The endpoint security vendors that win the next cycle will be the ones that treat AI engine visibility as seriously as they treat Gartner positioning. Right now, most of them haven't started. That's the window.
FAQ
Which endpoint security vendors score highest in AI engine citations?
CrowdStrike leads EDR with an 87/100 AI visibility score in GrackerAI's 2026 benchmark. Palo Alto Networks leads Network Security at 83/100. But cross-platform consistency averages only 41/100 — a vendor strong on ChatGPT may be absent on Perplexity or Claude.
Why are 73% of cybersecurity vendors invisible to ChatGPT?
ChatGPT draws 48% of its cybersecurity citations from Wikipedia and 11% from Reddit. Most security vendors optimize for analyst coverage, gated whitepapers, and their own blog — none of which AI engines weight heavily for citation. The gap between where vendors invest in content and where AI engines pull recommendations is structural.

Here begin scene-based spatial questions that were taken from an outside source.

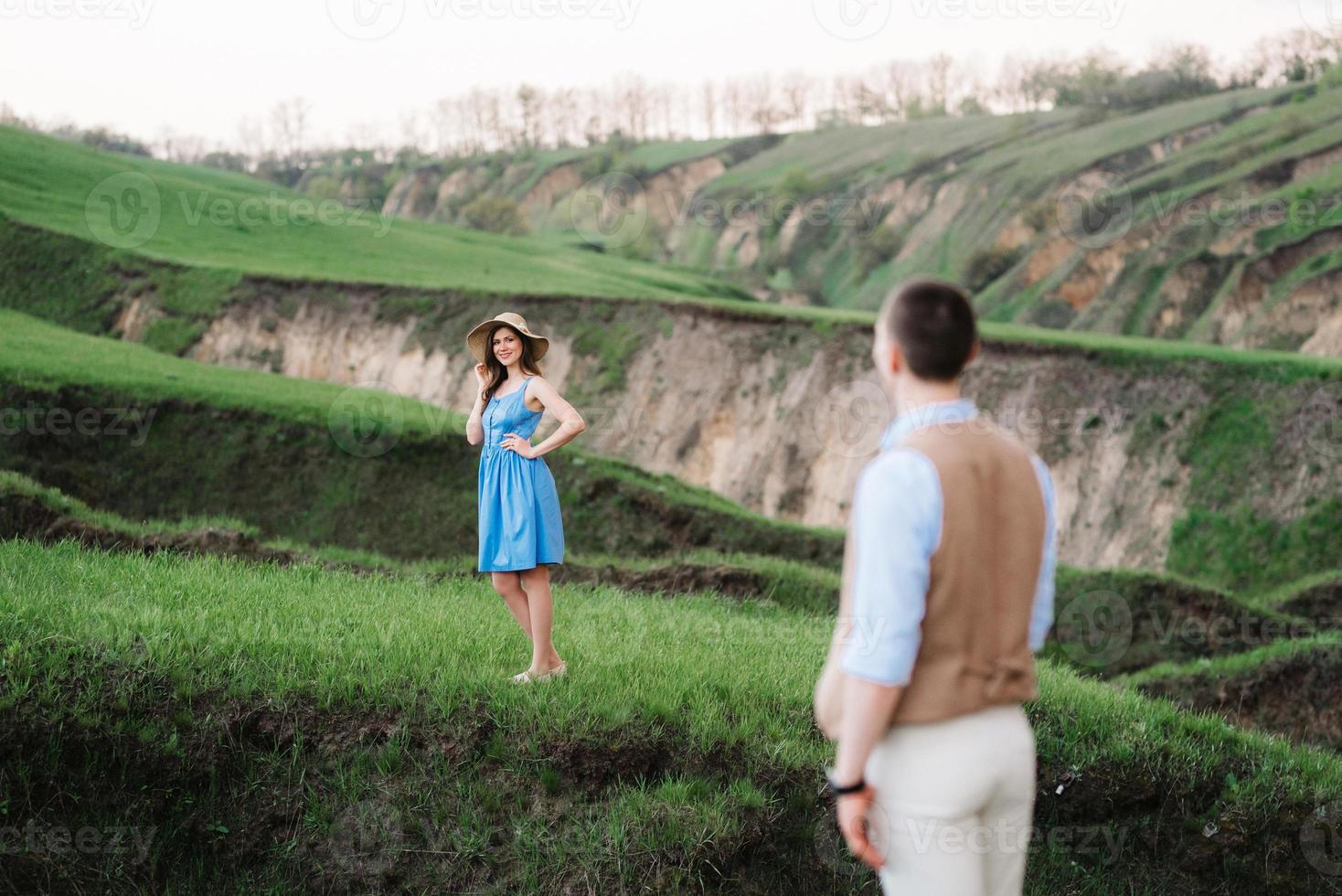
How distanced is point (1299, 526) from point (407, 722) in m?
25.5

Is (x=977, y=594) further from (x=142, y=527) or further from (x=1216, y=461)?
(x=1216, y=461)

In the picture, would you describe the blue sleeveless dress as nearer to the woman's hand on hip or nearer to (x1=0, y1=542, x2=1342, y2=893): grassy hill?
the woman's hand on hip

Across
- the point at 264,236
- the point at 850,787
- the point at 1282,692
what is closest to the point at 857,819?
the point at 850,787

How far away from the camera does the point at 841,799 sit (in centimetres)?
376

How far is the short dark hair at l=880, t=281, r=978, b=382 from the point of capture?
3859 mm

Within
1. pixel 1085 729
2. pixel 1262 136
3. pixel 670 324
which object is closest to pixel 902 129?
pixel 1262 136

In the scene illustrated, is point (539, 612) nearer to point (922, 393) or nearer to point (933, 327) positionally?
point (922, 393)

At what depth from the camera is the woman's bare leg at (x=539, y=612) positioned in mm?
7512

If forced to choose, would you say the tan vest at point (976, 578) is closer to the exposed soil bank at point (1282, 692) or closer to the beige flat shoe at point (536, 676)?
the beige flat shoe at point (536, 676)

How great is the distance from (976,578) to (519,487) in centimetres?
426

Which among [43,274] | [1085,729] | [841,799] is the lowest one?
[1085,729]

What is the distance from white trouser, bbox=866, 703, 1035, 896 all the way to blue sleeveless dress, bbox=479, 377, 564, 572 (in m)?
3.94

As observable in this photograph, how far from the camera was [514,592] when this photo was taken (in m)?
7.67

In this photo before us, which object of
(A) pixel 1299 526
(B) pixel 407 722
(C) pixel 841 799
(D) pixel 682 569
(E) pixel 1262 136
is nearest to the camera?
(C) pixel 841 799
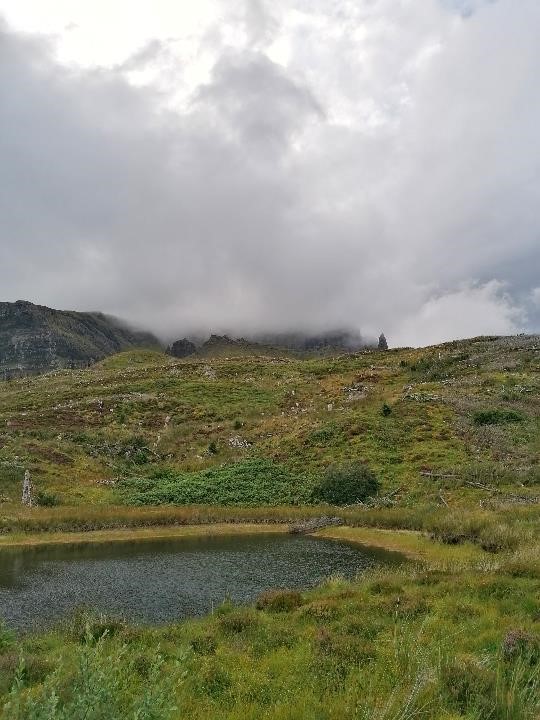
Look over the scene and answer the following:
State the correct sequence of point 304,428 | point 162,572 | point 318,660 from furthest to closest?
point 304,428 < point 162,572 < point 318,660

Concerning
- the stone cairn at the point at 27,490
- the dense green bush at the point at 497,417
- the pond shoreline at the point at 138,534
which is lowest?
the pond shoreline at the point at 138,534

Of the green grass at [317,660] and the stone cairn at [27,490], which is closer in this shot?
the green grass at [317,660]

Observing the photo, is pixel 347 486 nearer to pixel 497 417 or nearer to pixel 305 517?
pixel 305 517

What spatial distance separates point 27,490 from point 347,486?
30.0 meters

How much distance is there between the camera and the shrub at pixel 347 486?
165 ft

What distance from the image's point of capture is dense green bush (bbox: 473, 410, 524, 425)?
61719 mm

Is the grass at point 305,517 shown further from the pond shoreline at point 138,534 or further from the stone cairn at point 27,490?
the stone cairn at point 27,490

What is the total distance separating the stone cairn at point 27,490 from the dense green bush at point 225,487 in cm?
885

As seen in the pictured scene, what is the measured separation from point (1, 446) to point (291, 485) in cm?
3313

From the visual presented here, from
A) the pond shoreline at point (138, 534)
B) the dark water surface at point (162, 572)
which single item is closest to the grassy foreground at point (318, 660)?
the dark water surface at point (162, 572)

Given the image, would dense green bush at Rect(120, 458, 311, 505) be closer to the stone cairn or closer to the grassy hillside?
the grassy hillside


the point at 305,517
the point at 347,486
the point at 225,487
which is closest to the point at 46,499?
the point at 225,487

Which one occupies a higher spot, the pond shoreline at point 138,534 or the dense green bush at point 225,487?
the dense green bush at point 225,487

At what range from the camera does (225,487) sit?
56844mm
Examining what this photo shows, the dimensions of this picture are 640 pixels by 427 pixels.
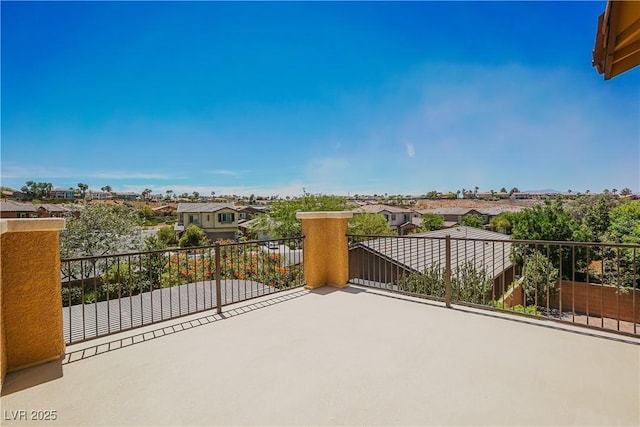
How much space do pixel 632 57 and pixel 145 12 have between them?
357 inches

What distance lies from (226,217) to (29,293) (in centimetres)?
3694

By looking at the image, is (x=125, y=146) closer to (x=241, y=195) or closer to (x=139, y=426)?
(x=241, y=195)

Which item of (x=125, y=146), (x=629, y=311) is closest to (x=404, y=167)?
(x=629, y=311)

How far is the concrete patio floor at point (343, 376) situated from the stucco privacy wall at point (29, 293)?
184 millimetres

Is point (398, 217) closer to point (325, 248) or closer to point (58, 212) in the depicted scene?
point (58, 212)

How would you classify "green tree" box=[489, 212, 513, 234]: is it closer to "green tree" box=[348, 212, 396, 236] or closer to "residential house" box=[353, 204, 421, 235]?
"residential house" box=[353, 204, 421, 235]

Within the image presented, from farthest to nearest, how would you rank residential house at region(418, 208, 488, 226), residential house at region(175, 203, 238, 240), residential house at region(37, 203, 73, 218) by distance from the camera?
1. residential house at region(418, 208, 488, 226)
2. residential house at region(175, 203, 238, 240)
3. residential house at region(37, 203, 73, 218)

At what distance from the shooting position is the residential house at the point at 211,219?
37375 millimetres

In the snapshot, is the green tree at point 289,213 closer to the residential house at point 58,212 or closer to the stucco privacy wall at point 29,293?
the residential house at point 58,212

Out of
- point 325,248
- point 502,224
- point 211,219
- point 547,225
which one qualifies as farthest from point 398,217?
point 325,248

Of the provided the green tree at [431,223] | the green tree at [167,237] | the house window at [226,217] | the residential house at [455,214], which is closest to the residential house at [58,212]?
the green tree at [167,237]

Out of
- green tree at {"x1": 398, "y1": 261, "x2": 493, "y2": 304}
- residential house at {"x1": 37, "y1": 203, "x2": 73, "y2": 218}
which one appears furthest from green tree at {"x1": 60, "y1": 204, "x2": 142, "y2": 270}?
green tree at {"x1": 398, "y1": 261, "x2": 493, "y2": 304}

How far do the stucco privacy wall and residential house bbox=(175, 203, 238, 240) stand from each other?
35770 millimetres

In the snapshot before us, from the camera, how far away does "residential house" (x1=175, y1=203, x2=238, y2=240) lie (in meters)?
37.4
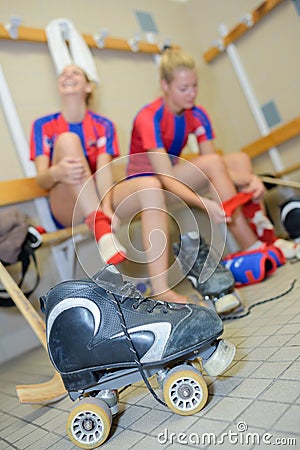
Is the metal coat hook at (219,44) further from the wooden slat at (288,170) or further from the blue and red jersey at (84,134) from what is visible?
the blue and red jersey at (84,134)

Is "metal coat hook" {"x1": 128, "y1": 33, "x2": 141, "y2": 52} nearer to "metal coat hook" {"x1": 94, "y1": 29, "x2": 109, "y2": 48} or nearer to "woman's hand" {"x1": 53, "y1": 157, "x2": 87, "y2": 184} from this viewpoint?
"metal coat hook" {"x1": 94, "y1": 29, "x2": 109, "y2": 48}

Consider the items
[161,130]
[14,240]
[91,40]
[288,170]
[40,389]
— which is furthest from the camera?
[288,170]

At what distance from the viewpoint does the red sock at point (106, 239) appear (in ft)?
3.08

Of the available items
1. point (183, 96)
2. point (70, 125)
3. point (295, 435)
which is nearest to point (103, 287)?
point (295, 435)

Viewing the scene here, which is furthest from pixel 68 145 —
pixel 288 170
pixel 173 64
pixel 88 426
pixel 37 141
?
pixel 288 170

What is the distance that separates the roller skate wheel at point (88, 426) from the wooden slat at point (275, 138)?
1.85 m

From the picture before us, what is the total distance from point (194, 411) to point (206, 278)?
1.67 ft

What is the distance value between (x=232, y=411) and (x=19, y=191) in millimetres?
1216

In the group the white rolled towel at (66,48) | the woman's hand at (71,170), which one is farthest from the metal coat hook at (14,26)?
the woman's hand at (71,170)

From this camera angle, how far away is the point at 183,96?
140 centimetres

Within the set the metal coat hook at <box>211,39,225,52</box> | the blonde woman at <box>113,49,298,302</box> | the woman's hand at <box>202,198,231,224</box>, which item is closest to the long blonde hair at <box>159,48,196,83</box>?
the blonde woman at <box>113,49,298,302</box>

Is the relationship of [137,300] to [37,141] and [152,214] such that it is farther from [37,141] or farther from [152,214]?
[37,141]

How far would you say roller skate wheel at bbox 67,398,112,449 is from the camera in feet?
1.80

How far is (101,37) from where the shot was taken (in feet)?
6.37
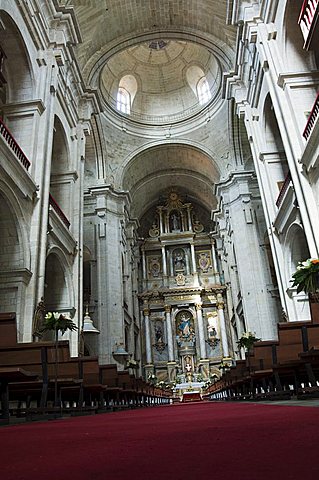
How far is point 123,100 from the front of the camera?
80.0 feet

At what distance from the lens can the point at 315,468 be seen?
1.02m

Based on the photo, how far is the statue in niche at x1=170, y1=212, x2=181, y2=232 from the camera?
29609 millimetres

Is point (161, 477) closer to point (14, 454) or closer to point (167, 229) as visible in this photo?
point (14, 454)

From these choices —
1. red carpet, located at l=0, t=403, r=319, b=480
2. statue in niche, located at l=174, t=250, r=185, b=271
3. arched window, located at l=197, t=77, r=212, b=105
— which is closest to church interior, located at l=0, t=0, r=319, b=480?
red carpet, located at l=0, t=403, r=319, b=480

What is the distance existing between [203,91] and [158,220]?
9278 mm

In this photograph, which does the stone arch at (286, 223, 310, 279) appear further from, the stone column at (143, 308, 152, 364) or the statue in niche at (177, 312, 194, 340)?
the stone column at (143, 308, 152, 364)

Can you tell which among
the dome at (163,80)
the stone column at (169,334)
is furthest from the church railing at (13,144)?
the stone column at (169,334)

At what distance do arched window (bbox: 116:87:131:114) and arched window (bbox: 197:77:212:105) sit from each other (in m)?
4.02

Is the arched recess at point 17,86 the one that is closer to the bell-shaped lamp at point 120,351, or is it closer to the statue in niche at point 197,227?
the bell-shaped lamp at point 120,351

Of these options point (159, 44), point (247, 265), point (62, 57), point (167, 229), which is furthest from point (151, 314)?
point (62, 57)

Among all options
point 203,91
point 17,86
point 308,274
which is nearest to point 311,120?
point 308,274

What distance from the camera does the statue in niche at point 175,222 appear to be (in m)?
29.6

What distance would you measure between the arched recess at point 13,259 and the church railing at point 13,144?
1023 mm

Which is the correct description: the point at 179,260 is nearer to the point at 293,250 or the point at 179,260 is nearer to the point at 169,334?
the point at 169,334
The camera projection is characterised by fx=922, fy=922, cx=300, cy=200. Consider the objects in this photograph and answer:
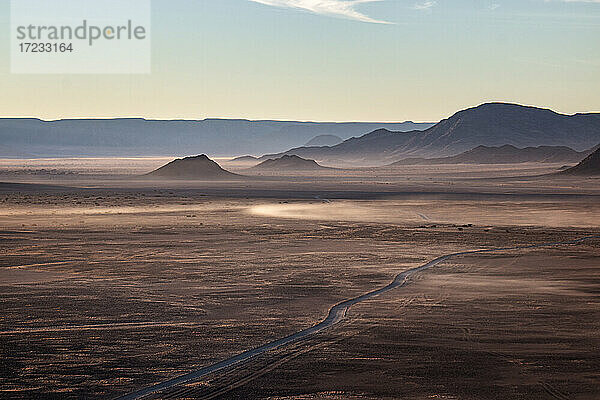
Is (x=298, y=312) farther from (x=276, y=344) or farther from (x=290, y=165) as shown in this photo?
(x=290, y=165)

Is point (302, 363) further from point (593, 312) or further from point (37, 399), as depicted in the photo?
point (593, 312)

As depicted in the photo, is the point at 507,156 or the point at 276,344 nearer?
the point at 276,344

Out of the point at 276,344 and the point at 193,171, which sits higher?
the point at 193,171

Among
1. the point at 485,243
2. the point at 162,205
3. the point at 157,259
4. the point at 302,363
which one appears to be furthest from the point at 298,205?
the point at 302,363

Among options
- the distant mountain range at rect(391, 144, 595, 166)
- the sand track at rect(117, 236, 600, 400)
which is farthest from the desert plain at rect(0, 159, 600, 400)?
the distant mountain range at rect(391, 144, 595, 166)

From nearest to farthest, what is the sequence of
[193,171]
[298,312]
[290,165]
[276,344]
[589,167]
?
[276,344], [298,312], [589,167], [193,171], [290,165]

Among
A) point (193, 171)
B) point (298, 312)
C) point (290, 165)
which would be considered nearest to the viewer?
point (298, 312)

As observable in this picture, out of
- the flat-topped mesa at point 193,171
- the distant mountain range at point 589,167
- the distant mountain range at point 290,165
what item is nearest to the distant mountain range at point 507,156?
the distant mountain range at point 290,165

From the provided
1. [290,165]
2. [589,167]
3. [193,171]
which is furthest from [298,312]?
[290,165]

How does the 2026 Gartner Magic Quadrant for Endpoint Protection relate to AI visibility?
The 2026 Gartner MQ evaluates endpoint security on execution ability and vision completeness. AI engines evaluate on source authority, citation density, and content freshness in their retrieval corpus. A vendor can be a Gartner Leader and still be absent from AI-generated shortlists if their earned media presence and publicly accessible content are thin.
What is Machine Relations and how does it apply to endpoint security vendors?
Machine Relations is the discipline of earning AI engine citations through trusted third-party sources — a framework Jaxon Parrott coined in 2024 after documenting the structural link between earned media and AI citation eligibility. For endpoint security vendors, it means the measurement target shifts from analyst rankings and MQL volume to citation architecture: whether your brand appears in AI-generated answers when a CISO asks which vendor to evaluate.